### Work task
Output the whole listing below exactly, omitting the images.

....................

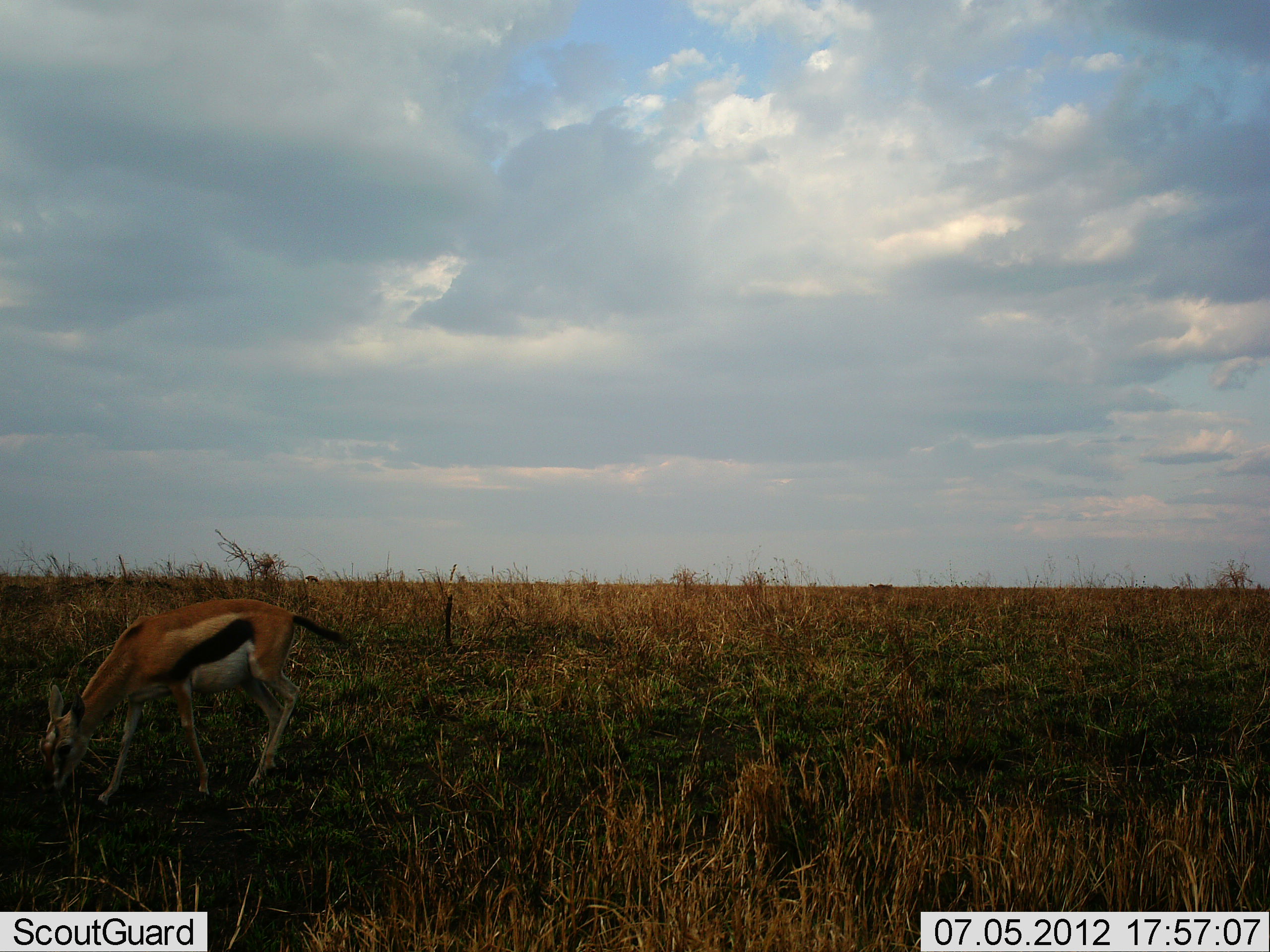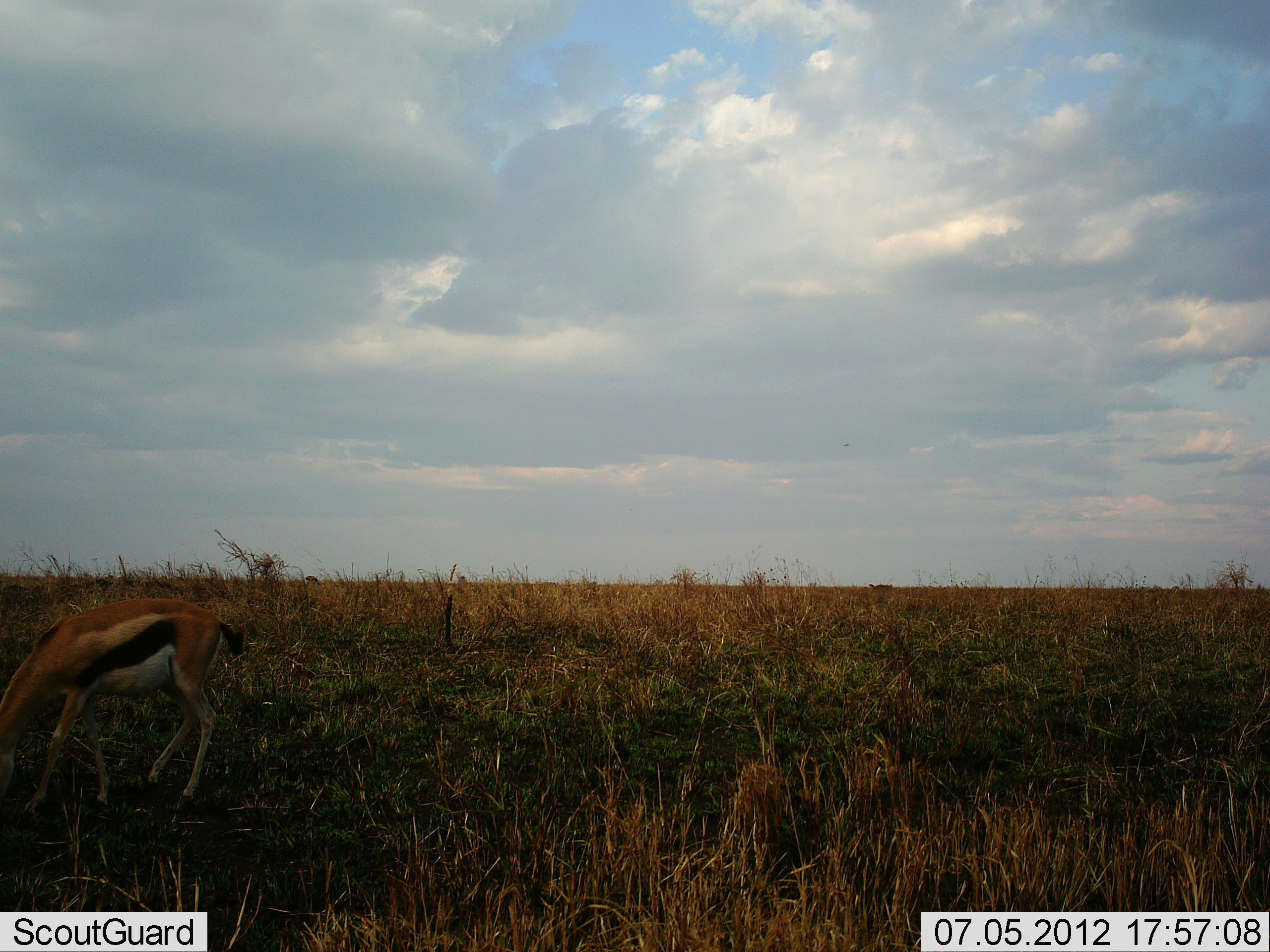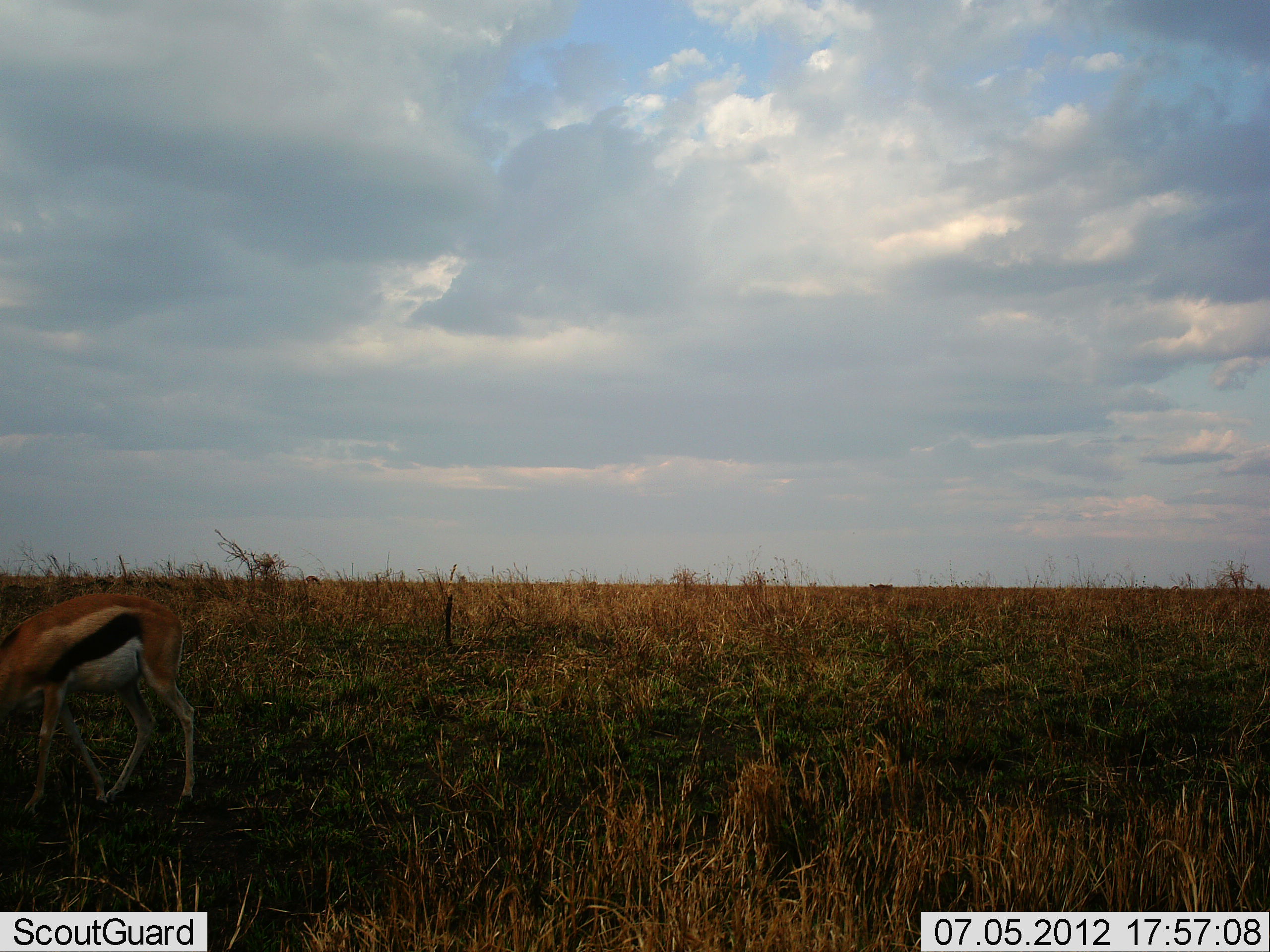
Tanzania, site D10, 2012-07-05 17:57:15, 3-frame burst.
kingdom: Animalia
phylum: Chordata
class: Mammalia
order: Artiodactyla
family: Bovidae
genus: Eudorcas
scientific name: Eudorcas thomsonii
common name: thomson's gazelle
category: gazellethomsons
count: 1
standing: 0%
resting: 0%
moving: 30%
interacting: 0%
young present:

....................

### Final answer
Tanzania, site D10, 2012-07-05 17:57:15, 3-frame burst.
kingdom: Animalia
phylum: Chordata
class: Mammalia
order: Artiodactyla
family: Bovidae
genus: Eudorcas
scientific name: Eudorcas thomsonii
common name: thomson's gazelle
category: gazellethomsons
count: 1
standing: 0%
resting: 0%
moving: 30%
interacting: 0%
young present:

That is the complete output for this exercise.